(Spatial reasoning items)
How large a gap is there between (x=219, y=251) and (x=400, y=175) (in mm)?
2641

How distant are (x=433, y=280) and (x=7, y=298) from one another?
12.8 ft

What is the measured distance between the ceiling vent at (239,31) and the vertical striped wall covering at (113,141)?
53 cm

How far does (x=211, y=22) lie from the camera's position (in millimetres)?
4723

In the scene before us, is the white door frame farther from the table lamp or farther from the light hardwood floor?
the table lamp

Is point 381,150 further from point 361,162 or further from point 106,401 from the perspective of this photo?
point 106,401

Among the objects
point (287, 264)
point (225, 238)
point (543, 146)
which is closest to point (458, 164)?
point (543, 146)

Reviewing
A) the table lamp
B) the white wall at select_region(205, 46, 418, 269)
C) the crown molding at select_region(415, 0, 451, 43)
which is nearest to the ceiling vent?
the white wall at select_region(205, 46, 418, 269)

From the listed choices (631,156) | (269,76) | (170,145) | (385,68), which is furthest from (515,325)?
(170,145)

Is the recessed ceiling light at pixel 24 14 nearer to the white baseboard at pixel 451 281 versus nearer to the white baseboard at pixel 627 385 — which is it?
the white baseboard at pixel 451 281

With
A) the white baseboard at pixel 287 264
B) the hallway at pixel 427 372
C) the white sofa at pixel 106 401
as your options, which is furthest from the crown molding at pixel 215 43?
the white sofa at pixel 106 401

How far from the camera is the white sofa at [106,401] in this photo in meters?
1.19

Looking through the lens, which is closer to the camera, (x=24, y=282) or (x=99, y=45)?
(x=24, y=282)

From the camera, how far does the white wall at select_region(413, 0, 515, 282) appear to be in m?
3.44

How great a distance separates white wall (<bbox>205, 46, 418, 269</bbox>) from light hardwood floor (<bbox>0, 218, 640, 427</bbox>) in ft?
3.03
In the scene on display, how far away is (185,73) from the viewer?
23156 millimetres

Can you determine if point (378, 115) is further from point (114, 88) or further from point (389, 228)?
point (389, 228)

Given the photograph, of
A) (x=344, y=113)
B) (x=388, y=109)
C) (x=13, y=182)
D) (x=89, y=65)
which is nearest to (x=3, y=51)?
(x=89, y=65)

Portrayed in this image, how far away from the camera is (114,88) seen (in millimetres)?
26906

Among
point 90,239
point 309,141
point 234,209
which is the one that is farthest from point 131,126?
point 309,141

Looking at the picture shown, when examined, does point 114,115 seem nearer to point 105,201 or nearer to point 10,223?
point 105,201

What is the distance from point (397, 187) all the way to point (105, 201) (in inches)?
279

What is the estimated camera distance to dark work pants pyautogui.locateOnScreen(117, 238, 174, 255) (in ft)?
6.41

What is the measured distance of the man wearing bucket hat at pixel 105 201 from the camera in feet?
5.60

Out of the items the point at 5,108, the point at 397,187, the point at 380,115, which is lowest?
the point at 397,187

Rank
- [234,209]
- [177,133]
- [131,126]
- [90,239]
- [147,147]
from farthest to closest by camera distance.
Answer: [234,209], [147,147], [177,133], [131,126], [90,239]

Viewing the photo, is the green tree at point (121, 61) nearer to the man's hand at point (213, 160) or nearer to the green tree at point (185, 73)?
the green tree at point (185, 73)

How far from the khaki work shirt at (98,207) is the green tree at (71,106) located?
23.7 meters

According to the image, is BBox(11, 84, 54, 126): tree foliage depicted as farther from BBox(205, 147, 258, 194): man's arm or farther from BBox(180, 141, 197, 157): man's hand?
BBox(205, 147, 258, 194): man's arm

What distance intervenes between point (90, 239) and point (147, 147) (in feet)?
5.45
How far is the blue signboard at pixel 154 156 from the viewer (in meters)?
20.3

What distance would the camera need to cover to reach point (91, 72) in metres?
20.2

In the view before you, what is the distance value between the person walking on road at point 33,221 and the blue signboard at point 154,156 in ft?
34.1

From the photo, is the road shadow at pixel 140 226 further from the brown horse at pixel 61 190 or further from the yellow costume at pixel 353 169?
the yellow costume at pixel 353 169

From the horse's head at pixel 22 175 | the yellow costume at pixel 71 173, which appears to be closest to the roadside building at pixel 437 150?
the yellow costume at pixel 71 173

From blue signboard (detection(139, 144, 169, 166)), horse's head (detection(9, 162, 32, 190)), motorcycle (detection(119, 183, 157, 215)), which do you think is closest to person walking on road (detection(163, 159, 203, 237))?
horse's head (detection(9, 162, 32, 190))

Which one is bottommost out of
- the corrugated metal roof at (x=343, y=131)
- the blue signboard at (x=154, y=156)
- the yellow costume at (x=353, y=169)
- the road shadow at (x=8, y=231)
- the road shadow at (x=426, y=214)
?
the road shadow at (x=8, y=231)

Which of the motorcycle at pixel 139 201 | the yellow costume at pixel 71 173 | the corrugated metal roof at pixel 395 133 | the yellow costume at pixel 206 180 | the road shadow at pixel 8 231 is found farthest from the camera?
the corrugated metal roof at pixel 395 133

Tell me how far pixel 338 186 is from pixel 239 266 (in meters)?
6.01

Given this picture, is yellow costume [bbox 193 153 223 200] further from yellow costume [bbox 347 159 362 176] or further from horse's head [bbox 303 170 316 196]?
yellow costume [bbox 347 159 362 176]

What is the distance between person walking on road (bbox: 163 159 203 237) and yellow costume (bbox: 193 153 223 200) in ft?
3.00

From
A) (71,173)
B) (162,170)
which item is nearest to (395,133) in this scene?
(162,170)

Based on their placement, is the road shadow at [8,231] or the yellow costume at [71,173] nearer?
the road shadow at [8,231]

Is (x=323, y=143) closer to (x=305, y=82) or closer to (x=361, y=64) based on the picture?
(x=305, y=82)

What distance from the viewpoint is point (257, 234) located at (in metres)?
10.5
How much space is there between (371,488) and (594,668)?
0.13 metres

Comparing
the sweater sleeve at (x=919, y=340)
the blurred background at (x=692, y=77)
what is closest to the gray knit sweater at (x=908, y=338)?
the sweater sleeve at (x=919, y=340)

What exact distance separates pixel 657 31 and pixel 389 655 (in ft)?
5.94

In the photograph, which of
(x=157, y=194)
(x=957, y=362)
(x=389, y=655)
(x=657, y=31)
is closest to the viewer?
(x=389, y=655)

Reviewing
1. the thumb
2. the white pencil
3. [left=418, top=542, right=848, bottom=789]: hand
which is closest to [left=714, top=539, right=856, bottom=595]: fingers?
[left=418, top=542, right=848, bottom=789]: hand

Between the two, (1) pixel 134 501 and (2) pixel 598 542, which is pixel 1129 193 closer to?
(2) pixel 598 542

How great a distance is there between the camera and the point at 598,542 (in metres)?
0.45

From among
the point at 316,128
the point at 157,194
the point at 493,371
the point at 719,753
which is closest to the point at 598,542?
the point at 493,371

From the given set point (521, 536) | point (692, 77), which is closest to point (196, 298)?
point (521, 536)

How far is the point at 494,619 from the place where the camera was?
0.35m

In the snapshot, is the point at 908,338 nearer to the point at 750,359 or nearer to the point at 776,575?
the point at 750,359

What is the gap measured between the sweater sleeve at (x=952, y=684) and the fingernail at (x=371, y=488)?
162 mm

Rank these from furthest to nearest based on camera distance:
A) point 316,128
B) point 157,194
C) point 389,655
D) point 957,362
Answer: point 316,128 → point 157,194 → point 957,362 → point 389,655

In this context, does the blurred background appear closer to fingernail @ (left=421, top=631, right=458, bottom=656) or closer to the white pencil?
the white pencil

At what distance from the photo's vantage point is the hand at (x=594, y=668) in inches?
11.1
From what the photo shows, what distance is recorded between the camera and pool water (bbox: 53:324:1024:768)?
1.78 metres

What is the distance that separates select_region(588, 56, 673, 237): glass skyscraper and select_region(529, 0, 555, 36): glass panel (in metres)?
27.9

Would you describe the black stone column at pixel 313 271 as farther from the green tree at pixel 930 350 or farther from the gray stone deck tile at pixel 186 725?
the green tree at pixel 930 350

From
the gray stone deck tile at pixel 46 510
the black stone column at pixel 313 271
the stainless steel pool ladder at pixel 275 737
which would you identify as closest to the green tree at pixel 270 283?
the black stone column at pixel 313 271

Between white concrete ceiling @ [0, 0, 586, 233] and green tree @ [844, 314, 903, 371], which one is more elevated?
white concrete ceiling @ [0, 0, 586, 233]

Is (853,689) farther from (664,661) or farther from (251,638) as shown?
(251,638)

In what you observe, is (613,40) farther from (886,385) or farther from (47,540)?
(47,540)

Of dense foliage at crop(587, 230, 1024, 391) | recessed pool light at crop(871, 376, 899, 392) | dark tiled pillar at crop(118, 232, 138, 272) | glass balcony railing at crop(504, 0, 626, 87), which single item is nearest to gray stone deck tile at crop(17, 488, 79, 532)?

**What is asked:** Put every line from the one containing "In the snapshot, is" through the end of the items, both ends included, into a JSON list of strings with one string per line and blank lines left out.

**Final result:**
[
  "In the snapshot, is the point at 908,338 nearer to the point at 750,359 or nearer to the point at 776,575?",
  "the point at 750,359",
  "What is the gap measured between the sweater sleeve at (x=952, y=684) and the fingernail at (x=371, y=488)?",
  "162 mm",
  "Rank these from furthest to nearest based on camera distance:",
  "A) point 316,128",
  "B) point 157,194",
  "C) point 389,655",
  "D) point 957,362",
  "Answer: point 316,128 → point 157,194 → point 957,362 → point 389,655",
  "In this context, does the blurred background appear closer to fingernail @ (left=421, top=631, right=458, bottom=656) or closer to the white pencil?",
  "the white pencil",
  "At what distance from the photo's vantage point is the hand at (x=594, y=668) in inches?",
  "11.1",
  "From what the photo shows, what distance is recorded between the camera and pool water (bbox: 53:324:1024:768)?",
  "1.78 metres",
  "What is the distance that separates select_region(588, 56, 673, 237): glass skyscraper and select_region(529, 0, 555, 36): glass panel (in metres)?",
  "27.9",
  "Would you describe the black stone column at pixel 313 271 as farther from the green tree at pixel 930 350 or farther from the gray stone deck tile at pixel 186 725?",
  "the green tree at pixel 930 350",
  "From",
  "the gray stone deck tile at pixel 46 510",
  "the black stone column at pixel 313 271",
  "the stainless steel pool ladder at pixel 275 737",
  "which would you identify as closest to the green tree at pixel 270 283?",
  "the black stone column at pixel 313 271",
  "Between white concrete ceiling @ [0, 0, 586, 233] and green tree @ [844, 314, 903, 371], which one is more elevated?",
  "white concrete ceiling @ [0, 0, 586, 233]",
  "Is (853,689) farther from (664,661) or farther from (251,638) as shown?",
  "(251,638)",
  "In what you observe, is (613,40) farther from (886,385) or farther from (47,540)?",
  "(47,540)",
  "Of dense foliage at crop(587, 230, 1024, 391) | recessed pool light at crop(871, 376, 899, 392) | dark tiled pillar at crop(118, 232, 138, 272) | glass balcony railing at crop(504, 0, 626, 87), which single item is nearest to gray stone deck tile at crop(17, 488, 79, 532)?"
]